## Exercise requirements
Down to the last line, repeat the records exactly.
[Start of Attachment]
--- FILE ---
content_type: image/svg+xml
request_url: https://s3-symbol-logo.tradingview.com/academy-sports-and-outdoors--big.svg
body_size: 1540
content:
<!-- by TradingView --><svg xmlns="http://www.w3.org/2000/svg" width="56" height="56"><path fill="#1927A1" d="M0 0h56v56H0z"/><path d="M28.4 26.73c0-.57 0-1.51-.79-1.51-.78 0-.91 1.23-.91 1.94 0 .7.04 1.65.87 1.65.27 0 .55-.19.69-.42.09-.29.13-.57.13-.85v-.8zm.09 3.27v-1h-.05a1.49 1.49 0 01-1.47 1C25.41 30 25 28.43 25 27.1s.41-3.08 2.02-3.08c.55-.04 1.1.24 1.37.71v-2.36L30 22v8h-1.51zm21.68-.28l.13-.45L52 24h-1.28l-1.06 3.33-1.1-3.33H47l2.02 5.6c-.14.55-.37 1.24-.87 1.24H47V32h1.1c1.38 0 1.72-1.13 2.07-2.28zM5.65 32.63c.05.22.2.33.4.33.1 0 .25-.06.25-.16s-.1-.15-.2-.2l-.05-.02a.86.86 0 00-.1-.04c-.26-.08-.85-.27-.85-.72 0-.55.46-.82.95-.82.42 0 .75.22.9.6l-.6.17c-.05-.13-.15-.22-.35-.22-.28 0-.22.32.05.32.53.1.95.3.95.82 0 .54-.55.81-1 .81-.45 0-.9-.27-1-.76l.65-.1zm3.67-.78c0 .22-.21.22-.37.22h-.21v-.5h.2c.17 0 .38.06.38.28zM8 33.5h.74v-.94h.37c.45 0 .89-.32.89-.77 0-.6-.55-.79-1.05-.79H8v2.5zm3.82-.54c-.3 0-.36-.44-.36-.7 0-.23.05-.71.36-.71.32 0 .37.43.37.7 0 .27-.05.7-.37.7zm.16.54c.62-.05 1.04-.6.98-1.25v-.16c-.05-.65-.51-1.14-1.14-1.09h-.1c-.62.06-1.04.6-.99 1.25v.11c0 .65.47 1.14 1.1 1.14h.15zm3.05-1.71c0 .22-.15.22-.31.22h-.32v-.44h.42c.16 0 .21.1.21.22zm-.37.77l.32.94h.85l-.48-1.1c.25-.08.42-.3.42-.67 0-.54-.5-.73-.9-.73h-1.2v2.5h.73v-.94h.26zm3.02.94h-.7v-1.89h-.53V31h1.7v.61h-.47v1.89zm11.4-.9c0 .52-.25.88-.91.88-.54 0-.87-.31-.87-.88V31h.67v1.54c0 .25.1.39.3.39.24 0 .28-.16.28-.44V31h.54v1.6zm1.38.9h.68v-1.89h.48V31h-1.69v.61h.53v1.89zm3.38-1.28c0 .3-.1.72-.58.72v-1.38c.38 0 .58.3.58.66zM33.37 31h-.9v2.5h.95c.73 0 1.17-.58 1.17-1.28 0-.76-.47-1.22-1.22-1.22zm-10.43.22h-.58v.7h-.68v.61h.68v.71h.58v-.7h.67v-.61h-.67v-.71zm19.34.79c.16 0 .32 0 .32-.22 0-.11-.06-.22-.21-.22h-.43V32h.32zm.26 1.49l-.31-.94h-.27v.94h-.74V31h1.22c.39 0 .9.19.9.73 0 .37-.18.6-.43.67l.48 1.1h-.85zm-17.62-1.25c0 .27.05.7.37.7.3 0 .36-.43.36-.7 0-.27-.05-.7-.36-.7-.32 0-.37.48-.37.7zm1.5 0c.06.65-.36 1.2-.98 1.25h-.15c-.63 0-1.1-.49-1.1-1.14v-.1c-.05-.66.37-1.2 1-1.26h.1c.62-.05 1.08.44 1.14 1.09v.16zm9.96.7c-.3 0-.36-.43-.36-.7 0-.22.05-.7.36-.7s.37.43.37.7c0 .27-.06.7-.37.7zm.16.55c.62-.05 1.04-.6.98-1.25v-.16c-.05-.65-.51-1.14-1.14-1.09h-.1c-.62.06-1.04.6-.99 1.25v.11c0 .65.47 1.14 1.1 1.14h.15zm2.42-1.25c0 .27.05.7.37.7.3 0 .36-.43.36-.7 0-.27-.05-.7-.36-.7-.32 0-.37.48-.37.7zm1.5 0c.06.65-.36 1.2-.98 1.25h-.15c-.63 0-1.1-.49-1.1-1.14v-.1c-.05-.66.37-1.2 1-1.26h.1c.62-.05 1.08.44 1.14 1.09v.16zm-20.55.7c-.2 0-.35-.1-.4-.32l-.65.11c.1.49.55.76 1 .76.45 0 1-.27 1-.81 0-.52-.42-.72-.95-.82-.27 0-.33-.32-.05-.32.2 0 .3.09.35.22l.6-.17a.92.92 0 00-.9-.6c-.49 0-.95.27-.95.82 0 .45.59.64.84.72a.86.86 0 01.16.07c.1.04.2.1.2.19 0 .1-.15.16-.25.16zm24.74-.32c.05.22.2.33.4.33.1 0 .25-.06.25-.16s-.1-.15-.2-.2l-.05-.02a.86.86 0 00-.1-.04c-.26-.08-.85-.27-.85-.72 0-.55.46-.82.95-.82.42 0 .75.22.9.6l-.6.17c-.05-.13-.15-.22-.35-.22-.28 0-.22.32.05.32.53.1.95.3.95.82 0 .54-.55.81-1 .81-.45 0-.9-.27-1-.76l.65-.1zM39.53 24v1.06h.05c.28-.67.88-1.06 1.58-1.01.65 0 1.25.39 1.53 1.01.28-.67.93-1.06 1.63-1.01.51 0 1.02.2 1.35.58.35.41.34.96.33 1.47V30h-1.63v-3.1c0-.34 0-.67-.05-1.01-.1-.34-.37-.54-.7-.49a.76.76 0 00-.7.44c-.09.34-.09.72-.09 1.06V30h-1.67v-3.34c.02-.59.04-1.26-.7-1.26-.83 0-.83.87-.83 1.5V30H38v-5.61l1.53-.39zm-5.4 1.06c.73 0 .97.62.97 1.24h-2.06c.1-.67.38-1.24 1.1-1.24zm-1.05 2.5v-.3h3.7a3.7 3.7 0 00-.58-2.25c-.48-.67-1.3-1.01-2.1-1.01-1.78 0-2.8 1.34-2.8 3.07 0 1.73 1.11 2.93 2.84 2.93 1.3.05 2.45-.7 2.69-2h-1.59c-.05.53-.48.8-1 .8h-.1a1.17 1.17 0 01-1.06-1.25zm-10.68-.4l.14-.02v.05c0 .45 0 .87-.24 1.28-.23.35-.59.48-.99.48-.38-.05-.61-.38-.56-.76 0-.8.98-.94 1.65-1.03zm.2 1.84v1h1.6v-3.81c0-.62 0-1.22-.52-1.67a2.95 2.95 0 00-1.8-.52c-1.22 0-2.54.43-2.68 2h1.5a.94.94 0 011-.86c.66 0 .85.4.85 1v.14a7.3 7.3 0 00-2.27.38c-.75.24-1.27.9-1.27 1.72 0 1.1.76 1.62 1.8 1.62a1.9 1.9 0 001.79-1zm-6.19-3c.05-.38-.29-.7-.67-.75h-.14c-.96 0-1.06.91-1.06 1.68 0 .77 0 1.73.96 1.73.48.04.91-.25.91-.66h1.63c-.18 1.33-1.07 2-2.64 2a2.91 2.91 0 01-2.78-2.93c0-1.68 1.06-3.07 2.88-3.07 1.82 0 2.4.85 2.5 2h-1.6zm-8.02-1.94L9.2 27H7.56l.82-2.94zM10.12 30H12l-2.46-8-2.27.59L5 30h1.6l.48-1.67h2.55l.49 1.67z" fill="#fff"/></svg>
[End of Attachment]
## Response
--- FILE ---
content_type: image/svg+xml
request_url: https://s3-symbol-logo.tradingview.com/academy-sports-and-outdoors--big.svg
body_size: 1540
content:
<!-- by TradingView --><svg xmlns="http://www.w3.org/2000/svg" width="56" height="56"><path fill="#1927A1" d="M0 0h56v56H0z"/><path d="M28.4 26.73c0-.57 0-1.51-.79-1.51-.78 0-.91 1.23-.91 1.94 0 .7.04 1.65.87 1.65.27 0 .55-.19.69-.42.09-.29.13-.57.13-.85v-.8zm.09 3.27v-1h-.05a1.49 1.49 0 01-1.47 1C25.41 30 25 28.43 25 27.1s.41-3.08 2.02-3.08c.55-.04 1.1.24 1.37.71v-2.36L30 22v8h-1.51zm21.68-.28l.13-.45L52 24h-1.28l-1.06 3.33-1.1-3.33H47l2.02 5.6c-.14.55-.37 1.24-.87 1.24H47V32h1.1c1.38 0 1.72-1.13 2.07-2.28zM5.65 32.63c.05.22.2.33.4.33.1 0 .25-.06.25-.16s-.1-.15-.2-.2l-.05-.02a.86.86 0 00-.1-.04c-.26-.08-.85-.27-.85-.72 0-.55.46-.82.95-.82.42 0 .75.22.9.6l-.6.17c-.05-.13-.15-.22-.35-.22-.28 0-.22.32.05.32.53.1.95.3.95.82 0 .54-.55.81-1 .81-.45 0-.9-.27-1-.76l.65-.1zm3.67-.78c0 .22-.21.22-.37.22h-.21v-.5h.2c.17 0 .38.06.38.28zM8 33.5h.74v-.94h.37c.45 0 .89-.32.89-.77 0-.6-.55-.79-1.05-.79H8v2.5zm3.82-.54c-.3 0-.36-.44-.36-.7 0-.23.05-.71.36-.71.32 0 .37.43.37.7 0 .27-.05.7-.37.7zm.16.54c.62-.05 1.04-.6.98-1.25v-.16c-.05-.65-.51-1.14-1.14-1.09h-.1c-.62.06-1.04.6-.99 1.25v.11c0 .65.47 1.14 1.1 1.14h.15zm3.05-1.71c0 .22-.15.22-.31.22h-.32v-.44h.42c.16 0 .21.1.21.22zm-.37.77l.32.94h.85l-.48-1.1c.25-.08.42-.3.42-.67 0-.54-.5-.73-.9-.73h-1.2v2.5h.73v-.94h.26zm3.02.94h-.7v-1.89h-.53V31h1.7v.61h-.47v1.89zm11.4-.9c0 .52-.25.88-.91.88-.54 0-.87-.31-.87-.88V31h.67v1.54c0 .25.1.39.3.39.24 0 .28-.16.28-.44V31h.54v1.6zm1.38.9h.68v-1.89h.48V31h-1.69v.61h.53v1.89zm3.38-1.28c0 .3-.1.72-.58.72v-1.38c.38 0 .58.3.58.66zM33.37 31h-.9v2.5h.95c.73 0 1.17-.58 1.17-1.28 0-.76-.47-1.22-1.22-1.22zm-10.43.22h-.58v.7h-.68v.61h.68v.71h.58v-.7h.67v-.61h-.67v-.71zm19.34.79c.16 0 .32 0 .32-.22 0-.11-.06-.22-.21-.22h-.43V32h.32zm.26 1.49l-.31-.94h-.27v.94h-.74V31h1.22c.39 0 .9.19.9.73 0 .37-.18.6-.43.67l.48 1.1h-.85zm-17.62-1.25c0 .27.05.7.37.7.3 0 .36-.43.36-.7 0-.27-.05-.7-.36-.7-.32 0-.37.48-.37.7zm1.5 0c.06.65-.36 1.2-.98 1.25h-.15c-.63 0-1.1-.49-1.1-1.14v-.1c-.05-.66.37-1.2 1-1.26h.1c.62-.05 1.08.44 1.14 1.09v.16zm9.96.7c-.3 0-.36-.43-.36-.7 0-.22.05-.7.36-.7s.37.43.37.7c0 .27-.06.7-.37.7zm.16.55c.62-.05 1.04-.6.98-1.25v-.16c-.05-.65-.51-1.14-1.14-1.09h-.1c-.62.06-1.04.6-.99 1.25v.11c0 .65.47 1.14 1.1 1.14h.15zm2.42-1.25c0 .27.05.7.37.7.3 0 .36-.43.36-.7 0-.27-.05-.7-.36-.7-.32 0-.37.48-.37.7zm1.5 0c.06.65-.36 1.2-.98 1.25h-.15c-.63 0-1.1-.49-1.1-1.14v-.1c-.05-.66.37-1.2 1-1.26h.1c.62-.05 1.08.44 1.14 1.09v.16zm-20.55.7c-.2 0-.35-.1-.4-.32l-.65.11c.1.49.55.76 1 .76.45 0 1-.27 1-.81 0-.52-.42-.72-.95-.82-.27 0-.33-.32-.05-.32.2 0 .3.09.35.22l.6-.17a.92.92 0 00-.9-.6c-.49 0-.95.27-.95.82 0 .45.59.64.84.72a.86.86 0 01.16.07c.1.04.2.1.2.19 0 .1-.15.16-.25.16zm24.74-.32c.05.22.2.33.4.33.1 0 .25-.06.25-.16s-.1-.15-.2-.2l-.05-.02a.86.86 0 00-.1-.04c-.26-.08-.85-.27-.85-.72 0-.55.46-.82.95-.82.42 0 .75.22.9.6l-.6.17c-.05-.13-.15-.22-.35-.22-.28 0-.22.32.05.32.53.1.95.3.95.82 0 .54-.55.81-1 .81-.45 0-.9-.27-1-.76l.65-.1zM39.53 24v1.06h.05c.28-.67.88-1.06 1.58-1.01.65 0 1.25.39 1.53 1.01.28-.67.93-1.06 1.63-1.01.51 0 1.02.2 1.35.58.35.41.34.96.33 1.47V30h-1.63v-3.1c0-.34 0-.67-.05-1.01-.1-.34-.37-.54-.7-.49a.76.76 0 00-.7.44c-.09.34-.09.72-.09 1.06V30h-1.67v-3.34c.02-.59.04-1.26-.7-1.26-.83 0-.83.87-.83 1.5V30H38v-5.61l1.53-.39zm-5.4 1.06c.73 0 .97.62.97 1.24h-2.06c.1-.67.38-1.24 1.1-1.24zm-1.05 2.5v-.3h3.7a3.7 3.7 0 00-.58-2.25c-.48-.67-1.3-1.01-2.1-1.01-1.78 0-2.8 1.34-2.8 3.07 0 1.73 1.11 2.93 2.84 2.93 1.3.05 2.45-.7 2.69-2h-1.59c-.05.53-.48.8-1 .8h-.1a1.17 1.17 0 01-1.06-1.25zm-10.68-.4l.14-.02v.05c0 .45 0 .87-.24 1.28-.23.35-.59.48-.99.48-.38-.05-.61-.38-.56-.76 0-.8.98-.94 1.65-1.03zm.2 1.84v1h1.6v-3.81c0-.62 0-1.22-.52-1.67a2.95 2.95 0 00-1.8-.52c-1.22 0-2.54.43-2.68 2h1.5a.94.94 0 011-.86c.66 0 .85.4.85 1v.14a7.3 7.3 0 00-2.27.38c-.75.24-1.27.9-1.27 1.72 0 1.1.76 1.62 1.8 1.62a1.9 1.9 0 001.79-1zm-6.19-3c.05-.38-.29-.7-.67-.75h-.14c-.96 0-1.06.91-1.06 1.68 0 .77 0 1.73.96 1.73.48.04.91-.25.91-.66h1.63c-.18 1.33-1.07 2-2.64 2a2.91 2.91 0 01-2.78-2.93c0-1.68 1.06-3.07 2.88-3.07 1.82 0 2.4.85 2.5 2h-1.6zm-8.02-1.94L9.2 27H7.56l.82-2.94zM10.12 30H12l-2.46-8-2.27.59L5 30h1.6l.48-1.67h2.55l.49 1.67z" fill="#fff"/></svg>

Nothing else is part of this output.